TEXT Start Marker

The niches appears to fall into 2 categories: style and function. This is not to say any bike shop is lacking in either of these. However, when I think about what keeps me coming back to a given store it is one or the other these qualities. Regarding style, a reliably new shop is at the top of the list.
Points of Style
That is Public Bikes. The Public Bike shop is actually a chain of stores selling Public Bikes. There are already 2 locations in San Francisco. The shops themselves are very unique and visually interesting. Outside of their surprisingly minimal South Park location, sit some of the trippiest bike racks I've seen. I've only seen these racks one other place: in Palo Alto while researching bike parking and security. I have not used one yet but they are pleasing to my eye. Instead of turning locked bikes into a cluttered pile of metal the way most racks do, they turn them into something pretty. Regardless, they look way cool outside the Public Bike storefront.
The second thing I like about Public Bikes is the hallway when you first enter. It's not full of bike accessories, just wall-mounted magazine racks full of books and magazines, some of which are not directly related to bicycles. This is seriously the hard sell storefront. It feels more like a library at first.
Once inside, you are awarded to a sparse but elegant display of bikes and accessories. Some of the accessories are quite unique. For instance, they have bike helmets disguised as hats. The helmets have textiles wrapped around them to minimize that safety geek look that so many cyclists seem to hate.
The final thing I like about Public is the Public Bike itself. At first glance, it looks like just another sturdy ride bike: large seats, high handlebars, lots of fenders and racks. However, most intriguing to me is the internal shifting that many of these bikes feature. They use Shimano's Nexus internal shifting hub in 3 and 5 speed versions. These are not the lightest bikes but the elegant shifting is very cool.
For style of a different sort, I like to visit Manifesto. It's centrally located in a flat part of Oakland so it is easy to get to by bike. It is also nicely located next to a great espresso bar and a nice assortment of other interesting shops. Perhaps all this is why cyclists tend to congregate here.
Manifesto has an eclectic mix of bikes: from cool commuter bikes (including internal shifting), to fixed gear, to regular road bikes. It also has a nice collection of accessories made out of recycled materials. It's fun to stop, grab some coffee, and have a look around. I just like the whole vibe there.

TEXT End Marker

* ASSIGNMENT 1
Reproduce, word for word, the part of the bike shop piece that opens with the words containing "The niches appears" and closes with "of the list.".
* ASSIGNMENT 2
According to the bike shop piece, why do the helmets sold at Public Bikes have textiles wrapped around them? Answer in one to three sentences.
* ASSIGNMENT 3
Resume the bike shop piece after its last sentence, keeping its voice and subject.
None of the data has anything to do with the bike shop piece.

PROVIDED INFORMATION Start Marker

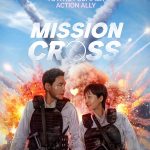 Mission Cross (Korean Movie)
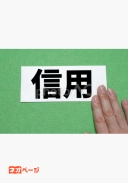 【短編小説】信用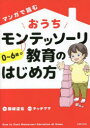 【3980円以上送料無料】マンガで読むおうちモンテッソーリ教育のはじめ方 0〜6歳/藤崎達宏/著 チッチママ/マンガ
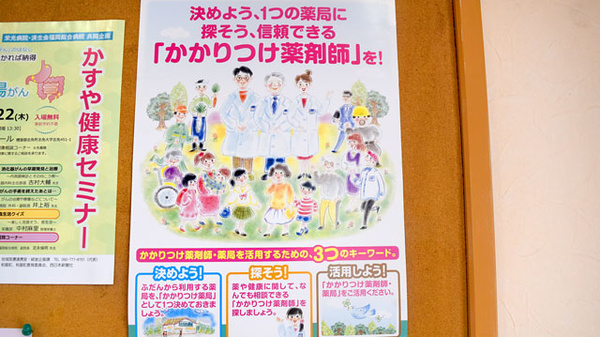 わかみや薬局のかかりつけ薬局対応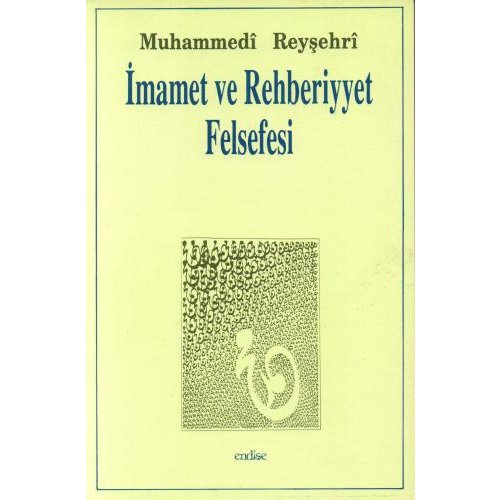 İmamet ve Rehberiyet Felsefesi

PROVIDED INFORMATION End Marker
PROVIDED INFORMATION Start Marker

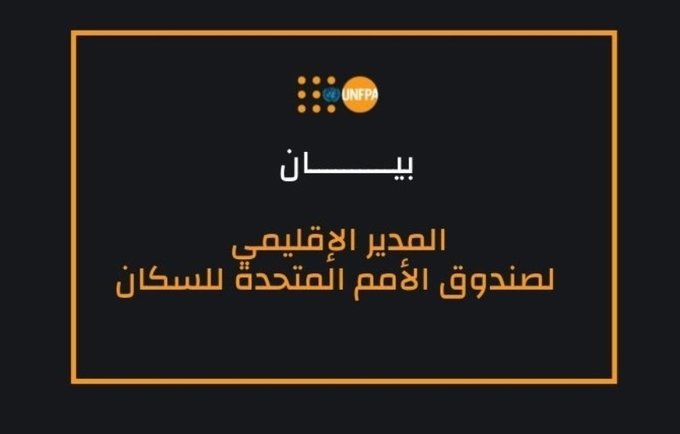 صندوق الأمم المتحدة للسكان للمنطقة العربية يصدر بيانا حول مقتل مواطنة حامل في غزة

PROVIDED INFORMATION End Marker

* EXPECTED OUTPUT 1
The niches appears to fall into 2 categories: style and function. This is not to say any bike shop is lacking in either of these. However, when I think about what keeps me coming back to a given store it is one or the other these qualities. Regarding style, a reliably new shop is at the top of the list.

* EXPECTED OUTPUT 2
The textiles are there to minimize the "safety geek" look. The piece says many cyclists seem to hate that look.

* EXPECTED OUTPUT 3
Finally, in the stylish category Pacific Bicycles in San Francisco. The shop itself is not particularly stylish but they carry some of the most stylish bikes. The Bianchi Pista is a classic fixed gear beauty and this shop has scads of 'em. Just seeing so many Pistas in one spot is a visual pleasure.
Pacific Bicycles also carries scads of Cervélo road bikes. These are beautiful, mostly carbon fiber, bikes and they all look cool. I love their "squoval" and blade shaped frames and find their high contrast graphics and paint jobs to be a visual pleasure. Lifting the carbon ones is a pleasure as well.
That sums up my top 3 bike shops for a stylish shopping experience. What follows are bike shops that are not the least bit lacking in style but have a wealth of functional aspects that have me frequently coming back for more.
Points of Function
First up is Recycle Bicycle in Berkeley. The name says it all. The "pre-owned" nature of their bikes makes their bikes way affordable. Even so, this is no "land of misfit toys". They've got some cool bikes in here.
Perhaps due to their focus on pre-owned bikes, they are also great at thinking creatively about all your existing bike issues. I came in asking what it would take to make an old 10 speed a fixie and theyave me a lot of details that saved me a lot of pain.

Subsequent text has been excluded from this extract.